First, you shouldn't see it as men don't see it the same way as women. It's more of a personality issue than a gender one. Some people have no problem with their SO's remaining friends with ex's, other people just assume their SO will never speak to an ex again and throw out anything associated with them. I remember when a old long time bf called my wife once while we were engaged. I flipped out while my wife didn't think anything of it.

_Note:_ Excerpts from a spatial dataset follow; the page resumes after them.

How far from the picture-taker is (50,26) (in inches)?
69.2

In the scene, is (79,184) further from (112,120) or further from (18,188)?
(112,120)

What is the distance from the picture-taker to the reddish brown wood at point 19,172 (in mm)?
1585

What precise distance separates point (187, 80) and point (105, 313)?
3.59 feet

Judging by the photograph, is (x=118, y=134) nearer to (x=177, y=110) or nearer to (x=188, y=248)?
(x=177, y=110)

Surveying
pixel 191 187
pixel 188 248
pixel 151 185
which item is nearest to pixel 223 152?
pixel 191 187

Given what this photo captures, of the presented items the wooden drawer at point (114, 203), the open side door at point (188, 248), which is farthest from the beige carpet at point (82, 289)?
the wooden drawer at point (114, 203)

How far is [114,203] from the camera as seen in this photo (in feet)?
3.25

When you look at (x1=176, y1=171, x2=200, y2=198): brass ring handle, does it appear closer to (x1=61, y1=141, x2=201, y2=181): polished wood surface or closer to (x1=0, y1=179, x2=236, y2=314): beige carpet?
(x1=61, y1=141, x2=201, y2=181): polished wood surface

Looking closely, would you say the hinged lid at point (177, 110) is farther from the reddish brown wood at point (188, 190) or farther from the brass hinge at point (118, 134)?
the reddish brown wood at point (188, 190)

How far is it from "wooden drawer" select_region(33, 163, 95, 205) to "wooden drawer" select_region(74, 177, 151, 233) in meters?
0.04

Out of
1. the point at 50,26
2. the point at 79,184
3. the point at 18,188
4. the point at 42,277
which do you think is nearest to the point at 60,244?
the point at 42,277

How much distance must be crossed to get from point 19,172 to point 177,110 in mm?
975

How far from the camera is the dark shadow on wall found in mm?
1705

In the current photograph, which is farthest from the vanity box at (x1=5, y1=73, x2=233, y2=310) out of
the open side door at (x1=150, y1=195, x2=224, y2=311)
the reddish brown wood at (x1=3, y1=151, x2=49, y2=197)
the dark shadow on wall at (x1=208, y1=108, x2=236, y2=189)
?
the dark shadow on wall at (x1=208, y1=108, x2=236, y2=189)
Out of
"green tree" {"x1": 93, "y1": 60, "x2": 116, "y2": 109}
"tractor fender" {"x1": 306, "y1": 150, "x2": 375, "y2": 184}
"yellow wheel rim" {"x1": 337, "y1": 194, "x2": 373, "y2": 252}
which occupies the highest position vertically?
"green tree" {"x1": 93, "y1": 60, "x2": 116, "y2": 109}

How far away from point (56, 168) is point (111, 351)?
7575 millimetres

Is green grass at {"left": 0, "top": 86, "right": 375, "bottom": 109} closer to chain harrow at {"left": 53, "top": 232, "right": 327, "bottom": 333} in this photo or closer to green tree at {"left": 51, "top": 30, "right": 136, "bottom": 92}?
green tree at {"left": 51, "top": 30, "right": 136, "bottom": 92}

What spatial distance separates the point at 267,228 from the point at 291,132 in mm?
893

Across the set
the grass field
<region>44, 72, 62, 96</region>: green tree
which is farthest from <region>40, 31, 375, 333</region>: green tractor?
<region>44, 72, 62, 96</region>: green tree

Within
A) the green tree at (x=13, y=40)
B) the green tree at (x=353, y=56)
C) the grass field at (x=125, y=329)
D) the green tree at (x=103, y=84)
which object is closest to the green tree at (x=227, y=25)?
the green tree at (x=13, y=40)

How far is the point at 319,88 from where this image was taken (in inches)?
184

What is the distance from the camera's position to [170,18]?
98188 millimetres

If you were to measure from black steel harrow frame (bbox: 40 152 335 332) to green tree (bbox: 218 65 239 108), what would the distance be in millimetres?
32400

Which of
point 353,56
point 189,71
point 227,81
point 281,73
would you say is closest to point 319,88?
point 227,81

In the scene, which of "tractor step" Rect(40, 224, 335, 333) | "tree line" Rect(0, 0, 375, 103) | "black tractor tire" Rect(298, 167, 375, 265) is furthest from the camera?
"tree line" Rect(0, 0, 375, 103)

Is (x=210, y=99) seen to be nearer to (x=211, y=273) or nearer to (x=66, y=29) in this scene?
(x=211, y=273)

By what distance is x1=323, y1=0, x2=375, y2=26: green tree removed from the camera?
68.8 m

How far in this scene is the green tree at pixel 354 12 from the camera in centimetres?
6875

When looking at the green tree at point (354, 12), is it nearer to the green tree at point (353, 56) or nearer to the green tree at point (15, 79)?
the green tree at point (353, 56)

My gut tells me that he is being completely honest and open with you. The man admitted to you the feelings aren't completely gone, which is not only being forthright with you, but normal. If he loved her like he claims and it ended because she was the one to leave him, then it is should take quite a bit of time to completely let go of all those old emotions, even when he is in a committed relationship. It doesn't mean he still really loves her or that he would drop you for her if she asked him to. He maintained a friendship with her and it sounds like it just didn't occur to him that you might think as strongly as you do about something like that. I would not see it as betrayal at all.

He did not try to deny he had been in communication with her and he admitted the feelings were not all gone. These are not the actions of a man trying to hide things from you. He just didn't think. It was kind of stupid on his part, but not a betrayal. My question would then be: have you tried just calmly telling him that your expectations as a possible life time partner is that he not maintain friendship with a woman that he was in love with?

I would also look deep in yourself and ask, why? Not why you feel this way, because many would to some degree, but why you feel this way so strongly that even after him being upfront and honest with you, several months later you still can't get past it.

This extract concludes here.